President Bush said Tuesday that he has no “magic wand” to affect gas prices. In reality, gas price is “all about government policy.” As the United States has some of the lowest gas taxes in the world, the price at the pump is dominated by the cost of oil:
The rise in the price of oil in recent years involves four components:
— The effects of supply and demand. Exxon Mobil senior vice president Stephen Simon testified the supply-demand equilibrium is at “somewhere around $50-55 a barrel” — about half the current price.
— The weaker dollar. Since 2001, “the dollar has lost 45% of its value” against the euro. In 2003 one gallon of gas in the U.S. cost $1.50 and 1.50 Euro. Today’s $3.60 gallon of gas costs only 2.25 Euro.
— Geopolitical risk. Since 2003, the United States has been committed to a three-trillion-dollar war in Iraq, the heart of the turbulent oil-producing world. Furthermore, the burning of oil is continuing to increase global warming, “one of the greatest national security challenges ever faced.”
— Speculation. “Investors have looked to commodities
not only as a hedge against inflation but as a hedge against the tumbling greenback.
In recent years, the United States has gotten locked into a vicious circle in which the latter factors worsen each other. Suspending the federal gas tax would exacerbate the problem — in the words of Thomas Friedman, “we will have increased our debt to China, increased our transfer of wealth to Saudi Arabia and increased our contribution to global warming for our kids to inherit.”
Immediate action to deal with rising gas prices should deal with the root problems, not worsen them. Center for American Progress analysts Sam Davis and Daniel J. Weiss describe how a demand-independent “reliefbate” plan could be paid for by closing several oil tax loopholes. The Washington Post’s Dan Froomkin further recognizes that there are “two hugely significant factors” that President Bush could affect immediately: “the war in Iraq and the value of the dollar.”
But the federal fuel tax is but one brushstroke in a much broader picture.
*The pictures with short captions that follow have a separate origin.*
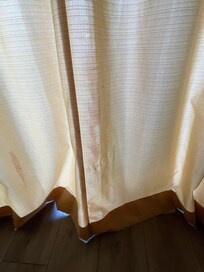 Dirty stained curtains.
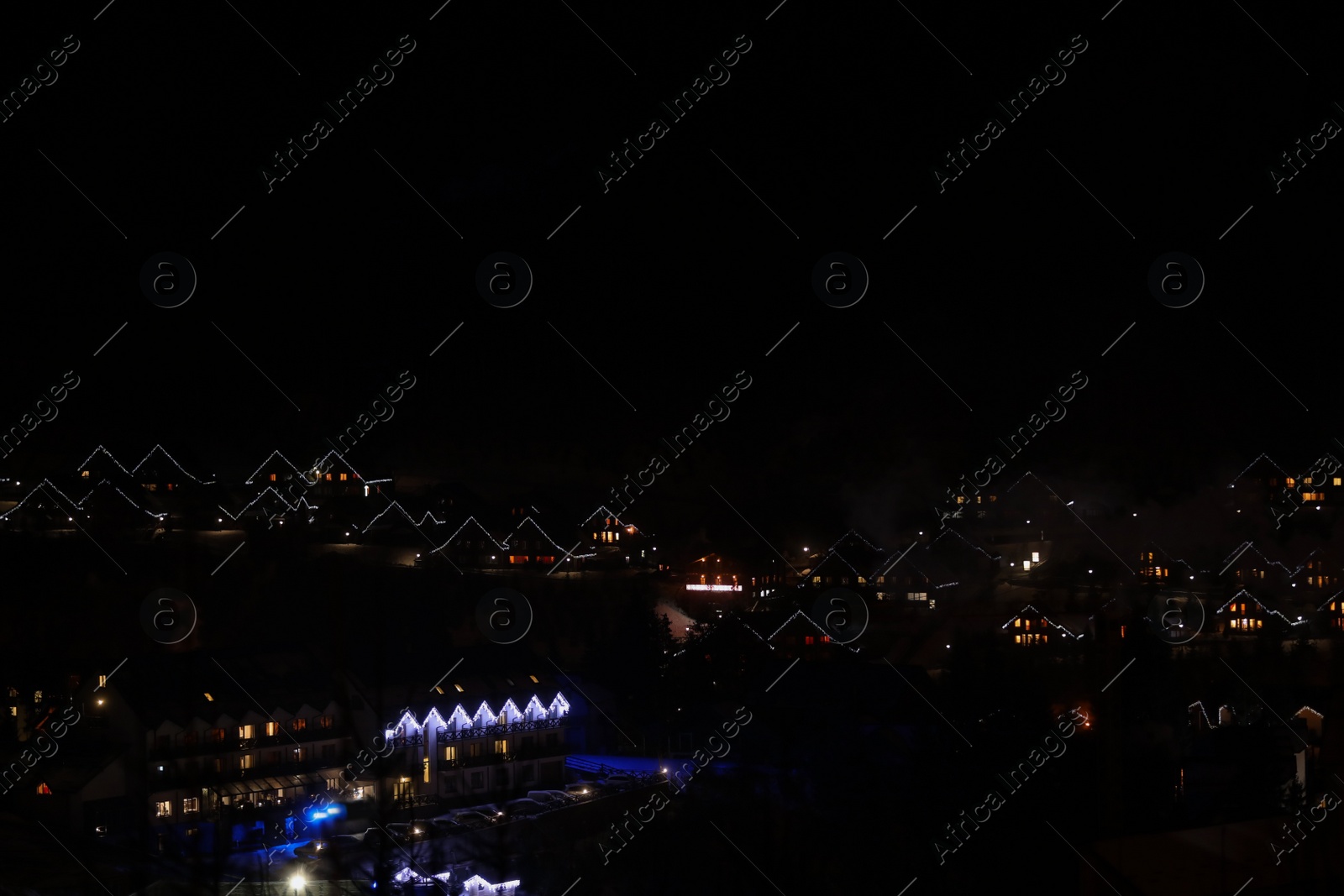 Photo of Night landscape with mountain village near forest in winter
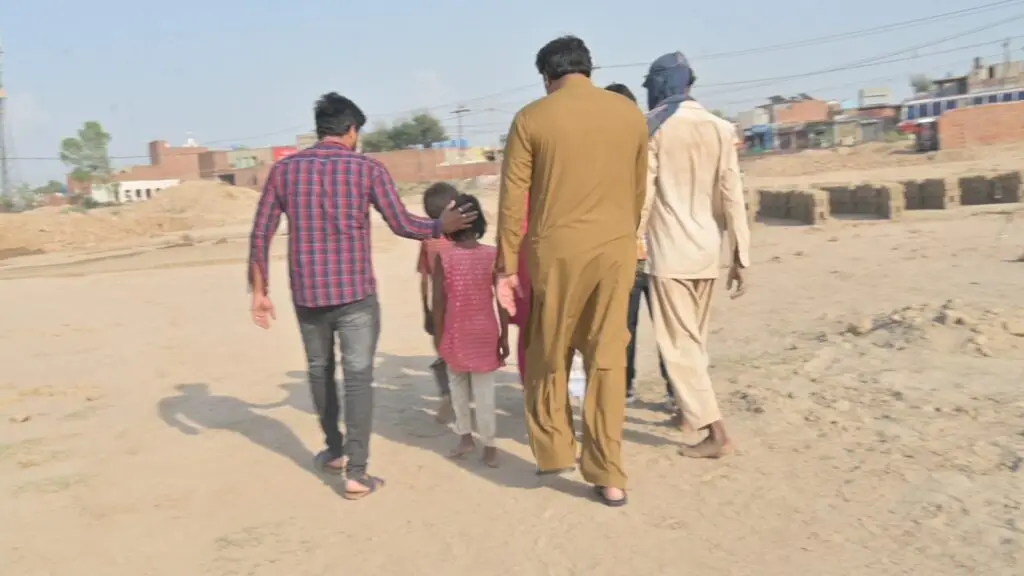 Mehboob Masih and his family walking away from the brick kilns after being rescued from bonded labor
As the Center for American Progress’s energy opportunity agenda states:
The realities of global warming and our growing dependence on oil, much of it imported, will make energy more pivotal than ever to our economic, environmental, and national security fortunes in the 21st century. The challenge we face is nothing short of the conversion of an economy sustained by high-carbon energy — putting both our national security and the health of our planet at serious risk — to one based on low-carbon, sustainable sources of energy. The scale of this undertaking is immense and its potential enormous.